Mark – Expert at tying flies.

They both love camping, fishing, going to the coast…traveling and making those moments happen. They love Halloween and go all out. Also love decorating at Christmas.

How did you get started on your amazing professional journey?

Early seeds: Mark has family with a vineyard out here. In fact, a dinner with family where they enjoyed a 15-year old bottle of wine became Mark’s first wine story.

First steps together: They moved to Colorado in 2003 and married. Mark worked at another beer company, Helen at a restaurant. It’s almost as if together their entrepreneurial spirit only burned brighter because there they made a leap to buy a coffee cart! Mark would open the coffee cart, go to his job and then Helen would take it from there. They learned about coffee and perhaps most importantly, they learned people were attracted to good service and friendliness.

Peaks and valleys: They stayed open to the idea of opportunities. They were looking at a B&B as well. The recession was hard on everybody, especially entrepreneurs. In 2009, they moved back to Oregon to be near family (although not in “wine business” at that point). Looking for “working from home” options landed Mark with websites and Helen with coaching programs. He also worked as a courtesy clerk at a grocery store and Helen as a bartender, everything leading to what they do now.

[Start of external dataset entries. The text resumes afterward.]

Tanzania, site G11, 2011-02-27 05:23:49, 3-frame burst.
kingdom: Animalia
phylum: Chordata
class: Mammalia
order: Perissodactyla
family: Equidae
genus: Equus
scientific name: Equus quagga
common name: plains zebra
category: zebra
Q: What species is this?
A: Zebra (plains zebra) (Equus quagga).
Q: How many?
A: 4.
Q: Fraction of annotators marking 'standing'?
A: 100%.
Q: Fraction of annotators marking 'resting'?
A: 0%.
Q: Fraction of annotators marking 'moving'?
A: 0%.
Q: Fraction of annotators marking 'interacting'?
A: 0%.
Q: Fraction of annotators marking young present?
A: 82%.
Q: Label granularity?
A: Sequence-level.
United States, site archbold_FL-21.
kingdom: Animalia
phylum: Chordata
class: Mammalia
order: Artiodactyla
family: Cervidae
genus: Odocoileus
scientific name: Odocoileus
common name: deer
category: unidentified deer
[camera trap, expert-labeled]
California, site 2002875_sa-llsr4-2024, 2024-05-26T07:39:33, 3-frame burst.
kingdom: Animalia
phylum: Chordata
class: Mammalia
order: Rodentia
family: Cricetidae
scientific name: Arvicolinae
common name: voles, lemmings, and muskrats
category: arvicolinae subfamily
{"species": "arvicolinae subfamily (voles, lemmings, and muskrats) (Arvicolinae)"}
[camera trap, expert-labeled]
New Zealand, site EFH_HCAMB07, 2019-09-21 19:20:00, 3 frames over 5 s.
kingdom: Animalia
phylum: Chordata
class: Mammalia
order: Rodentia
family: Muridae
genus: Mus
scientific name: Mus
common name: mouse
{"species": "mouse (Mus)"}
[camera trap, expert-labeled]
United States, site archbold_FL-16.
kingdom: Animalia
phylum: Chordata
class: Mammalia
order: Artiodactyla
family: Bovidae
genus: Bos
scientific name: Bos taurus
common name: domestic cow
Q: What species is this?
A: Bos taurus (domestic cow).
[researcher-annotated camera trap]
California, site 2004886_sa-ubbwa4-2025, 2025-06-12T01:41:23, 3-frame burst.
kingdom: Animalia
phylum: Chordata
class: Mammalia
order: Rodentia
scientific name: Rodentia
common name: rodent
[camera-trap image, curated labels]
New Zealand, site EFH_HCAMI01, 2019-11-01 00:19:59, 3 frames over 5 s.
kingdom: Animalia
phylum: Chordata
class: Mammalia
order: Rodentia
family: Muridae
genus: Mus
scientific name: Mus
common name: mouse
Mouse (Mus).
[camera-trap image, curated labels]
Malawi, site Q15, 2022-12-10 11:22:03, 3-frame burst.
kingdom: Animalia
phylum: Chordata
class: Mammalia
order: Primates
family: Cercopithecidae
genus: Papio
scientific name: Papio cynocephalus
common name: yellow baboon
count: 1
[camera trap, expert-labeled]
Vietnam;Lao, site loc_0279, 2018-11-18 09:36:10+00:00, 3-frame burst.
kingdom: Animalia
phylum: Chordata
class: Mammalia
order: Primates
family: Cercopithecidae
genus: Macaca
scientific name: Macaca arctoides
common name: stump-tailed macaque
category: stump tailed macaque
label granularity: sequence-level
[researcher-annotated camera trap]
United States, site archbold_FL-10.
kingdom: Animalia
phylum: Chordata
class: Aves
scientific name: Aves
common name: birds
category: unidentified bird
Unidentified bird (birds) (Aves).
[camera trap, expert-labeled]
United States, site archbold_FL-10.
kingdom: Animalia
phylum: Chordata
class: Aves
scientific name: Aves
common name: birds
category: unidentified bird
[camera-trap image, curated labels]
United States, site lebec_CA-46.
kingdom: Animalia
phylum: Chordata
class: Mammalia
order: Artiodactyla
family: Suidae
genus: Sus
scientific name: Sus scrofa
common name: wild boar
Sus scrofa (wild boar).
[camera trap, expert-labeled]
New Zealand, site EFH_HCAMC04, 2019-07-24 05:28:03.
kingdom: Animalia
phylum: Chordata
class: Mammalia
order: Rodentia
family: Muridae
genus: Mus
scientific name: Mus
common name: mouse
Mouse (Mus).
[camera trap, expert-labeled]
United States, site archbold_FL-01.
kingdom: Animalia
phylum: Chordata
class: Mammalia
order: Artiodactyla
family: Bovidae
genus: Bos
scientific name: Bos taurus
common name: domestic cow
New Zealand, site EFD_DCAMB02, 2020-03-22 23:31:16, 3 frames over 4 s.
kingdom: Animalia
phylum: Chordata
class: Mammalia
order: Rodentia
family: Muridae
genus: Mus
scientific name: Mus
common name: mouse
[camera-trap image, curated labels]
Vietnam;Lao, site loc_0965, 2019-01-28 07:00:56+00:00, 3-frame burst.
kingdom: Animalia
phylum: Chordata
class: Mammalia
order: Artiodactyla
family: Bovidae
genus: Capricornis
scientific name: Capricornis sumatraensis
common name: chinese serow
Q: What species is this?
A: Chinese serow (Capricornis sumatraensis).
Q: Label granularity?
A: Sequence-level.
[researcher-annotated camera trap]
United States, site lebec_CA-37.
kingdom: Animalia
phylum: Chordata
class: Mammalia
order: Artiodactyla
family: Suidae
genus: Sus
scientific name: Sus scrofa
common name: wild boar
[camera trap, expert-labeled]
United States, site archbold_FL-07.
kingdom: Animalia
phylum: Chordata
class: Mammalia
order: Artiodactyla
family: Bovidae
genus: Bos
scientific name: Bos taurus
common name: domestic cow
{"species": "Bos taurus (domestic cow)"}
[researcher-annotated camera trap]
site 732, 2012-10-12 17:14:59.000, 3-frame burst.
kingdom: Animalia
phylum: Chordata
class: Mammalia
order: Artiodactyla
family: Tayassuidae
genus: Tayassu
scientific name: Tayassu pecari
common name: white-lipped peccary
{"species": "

Schedules made them like ships passing in the night. “Our dream was running way faster than we could catch it.”

Mark and Helen tell of this next event with such courage. Their little girl Chelsea passed away. This is the part where I could barely take any more notes. Their generosity in sharing their story and what they have learned is the embodiment of resilience. Resilience and pure love.

These are some of my takeaways:

We were able to heal after Chelsea passing away. People come into your lives for a reason. Learn from your past but don’t identify with your past. All you have is from this point forward. She is on this journey with us. We’ve had so many connections since her death. Death is not the end.

Helen says, “She’s with me all the time. I feel her and it’s a gift.”

Mark says, “When you’re going through a healing, you’re shedding. As you’re climbing up two sides of the same hill, you get closer and closer together. You can possibly find more problems as you get closer.”

What is the difference you would like to make or the legacy you would like to leave?

For Helen, it’s living her passion and giving that back to the world and the people who are with her. Learning how to live life without regret.

“You do have a palette. If you can realize that you have your own palette, I’ve done my job.” – Mark

Can I just close this by saying if you want to meet some special people, take some time to get to know Helen and Mark for yourselves. If you’re booking a wine tour, seek them out. If you’re looking for some stunning art, seek them out. If you need to see resilience embodied and hope restored, I give you Mark and Helen…beautiful human beings with depth, humor and a gift for storytelling.

Mark and Helen, your life experience inspires and I’m better for knowing you. So glad we booked that wine tour seven years ago. I share your belief that people come into our lives for a reason. Cheers!